Sandia’s computing history

Sandia has a background in high-performance computing. Its researchers created the first parallel processing supercomputer, the Paragon; the first teraflop computer, ASCI Red; and the supercomputer Red Storm used by the U.S. military to shoot down an errant satellite traveling at 17,000 miles per hour, which was described as “hitting a bullet with a bullet.” The Astra supercomputer recently installed at Sandia is the first and fastest supercomputer to use Arm-based processors, thus widening the supplier field for supercomputer components. Arm processors previously had been used exclusively for low-power mobile computers, including cell phones and tablets.

Now, as part of the ARIAA center, Sandia will develop methods to use emerging machine-learning devices effectively and provide access to computer facilities and testbeds to AI researchers.

“Sandia is extremely well-positioned to address the challenges in the co-design of AI and machine-learning accelerators for DOE’s broad set of applications,” said Jim Stewart, senior manager and Sandia’s immediate connection with DOE’s Advanced Scientific Computing Research. “We’re excited to be partnering with PNNL and Georgia Tech in this new multiyear effort that will enable AI and machine learning for science and engineering at unprecedented scales.”

A focus of the center will be on sparse computations, a type of computation that utilizes the principle that in real life there might be many interactions but only a few that may affect the outcome to a problem. For example, there might be millions or even billions of users on a social media site, but a user cares about updates only from a few hundred friends.

“Sparse computations will be a focus of the ARIAA center because the method greatly reduces the number of computations on problems with large amounts of data,” said Rajamanickam. “It is highly desirable to several computational areas of interest to DOE.”

Other contributors

PNNL, the lead lab, with its principal investigator Roberto Gioiosa, has expertise in simulations related to power grids, chemistry and cybersecurity.

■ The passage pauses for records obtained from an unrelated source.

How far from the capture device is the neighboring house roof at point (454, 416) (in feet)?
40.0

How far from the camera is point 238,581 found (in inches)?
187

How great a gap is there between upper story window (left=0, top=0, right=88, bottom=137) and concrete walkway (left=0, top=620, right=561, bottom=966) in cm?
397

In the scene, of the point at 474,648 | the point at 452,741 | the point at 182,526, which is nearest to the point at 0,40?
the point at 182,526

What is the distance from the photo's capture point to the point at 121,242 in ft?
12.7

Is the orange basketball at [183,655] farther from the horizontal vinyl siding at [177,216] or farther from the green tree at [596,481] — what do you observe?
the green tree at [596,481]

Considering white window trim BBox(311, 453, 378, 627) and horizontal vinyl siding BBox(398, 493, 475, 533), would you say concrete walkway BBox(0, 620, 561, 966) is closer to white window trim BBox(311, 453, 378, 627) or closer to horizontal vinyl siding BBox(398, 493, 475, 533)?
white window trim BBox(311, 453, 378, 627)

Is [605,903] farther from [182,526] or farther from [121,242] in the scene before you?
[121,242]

It has a history of research in computer architecture and programming models and owns a variety of computing resources that includes systems for testing emerging architectures.

Georgia Tech, with its principal investigator Tushar Krishna, has experience in developing custom hardware accelerators for machine learning. The institution will focus on using this hardware for sparse linear algebra.

“The foundation of the partnerships reflected in this center were made possible by the strategic collaboration between Sandia and Georgia Tech over the past few years,” Rajamanickam said.